Al 29 gennaio 1791, risale un velenoso scambio di battute all'Assemblea: Le Chapelier accusò Robespierre di non conoscere una sola parola della Costituzione. Rispose il Prieur che lui ne conosceva troppi. Il primo presidente del club dei Giacobini si avviava, così, a divenire una delle bestie nere della (ancora minoritaria) ala sinistra.
La rottura tra i Giacobini e il loro primo presidente divenne definitiva in coincidenza con la fuga a Varennes di Luigi XVI, il 21 giugno 1791, che rafforzò decisamente la sinistra radicale e repubblicana. Le Chapelier passò al moderato Club dei foglianti e prese a sostenere posizioni decisamente moderate.
La rappresentazione plastica di tale mutamento, si ebbe con la famosa Legge Le Chapelier, del 14 giugno 1791, che aboliva le corporazioni, l'apprendistato, introduceva un delitto di coalizione[14], penalmente perseguibile, abrogato solo nel 1864. In conseguenza la legge proibiva anche le associazioni di lavoratori e il diritto di sciopero, con l'argomento che il nuovo regime che aveva distrutto le antiche corporazioni, non poteva permettere la ricostruzioni di nuove, che si interponessero fra Stato e cittadini: a nessuno è permesso di ispirare ai cittadini un interesse intermediario. Coerentemente, alla fine del settembre 1791, egli criticò i club e le società popolari che non avevano più ragione di esistere, dal momento che la missione di rigenerazione della nazione era terminata: la rivoluzione è finita … occorre portare l'ordine e la pace perché la nuova costituzione potesse entrare in vigore ripeté sovente Le Chapelier negli ultimi mesi dell'Assemblea Costituente.
Seguirono una serie di conseguenti prese di posizione: il 4 agosto contro un progetto di legge punitivo dei numerosissimi preti refrattari, ovvero coloro che avevano rifiutato la costituzione civile del clero e i nobili che rifiutavano l'abolizione dei titoli nobiliari. Contro l'annessione di Avignone[15]. Contro il pagamento di indennità ai deputati. Contro la non-rieliggibilità dei deputati della Costituente alla prossima Assemblea Nazionale legislativa.
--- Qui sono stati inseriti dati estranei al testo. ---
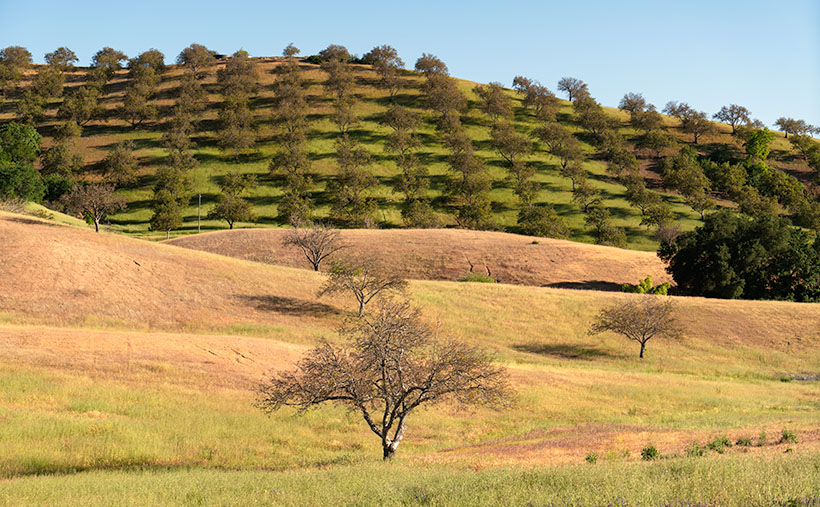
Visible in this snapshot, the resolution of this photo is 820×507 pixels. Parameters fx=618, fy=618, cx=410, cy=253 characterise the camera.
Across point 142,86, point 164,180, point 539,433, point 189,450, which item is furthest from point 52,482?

Per la riduzione del diritto di petizione a diritto individuale, ciò che avrebbe tolto ai club uno dei loro principali strumenti di pressione. Per la limitazione del 'diritto di affissione' a diritto pubblico regolato dalla legge, al fine di mantenere l'ordine e la pace della società.
Tali posizioni sembravano fatte apposta per scontentare profondamente i suoi vecchi compagni del club dei Giacobini, a partire dal montante Robespierre: questi si mostrò furioso per gli attacchi ai club e alle società popolari. Uscì anche un avvelenato pamphlet, intitolato Vita privata e politica di re Isacco Le Chapelier I, capo della quarta dinastia dei re di Francia[16]
L'Assemblea Nazionale Costituente si sciolse il 30 settembre 1791 e venne immediatamente rimpiazzata dalla Assemblea Legislativa. Le Chapelier rientrò già quell'anno a Rennes, città che pure nell'agosto 1789, in occasione della sua presidenza dell'Assemblea, gli aveva dedicato la allora Place Neuve, ebbe molte difficoltà ad essere accettato dal locale club degli Amici della Costituzione. Lui, che a Parigi ne era stato il fondatore. E la sua ammissione provocò la scissione dei 120 membri più radicali (o opportunisti).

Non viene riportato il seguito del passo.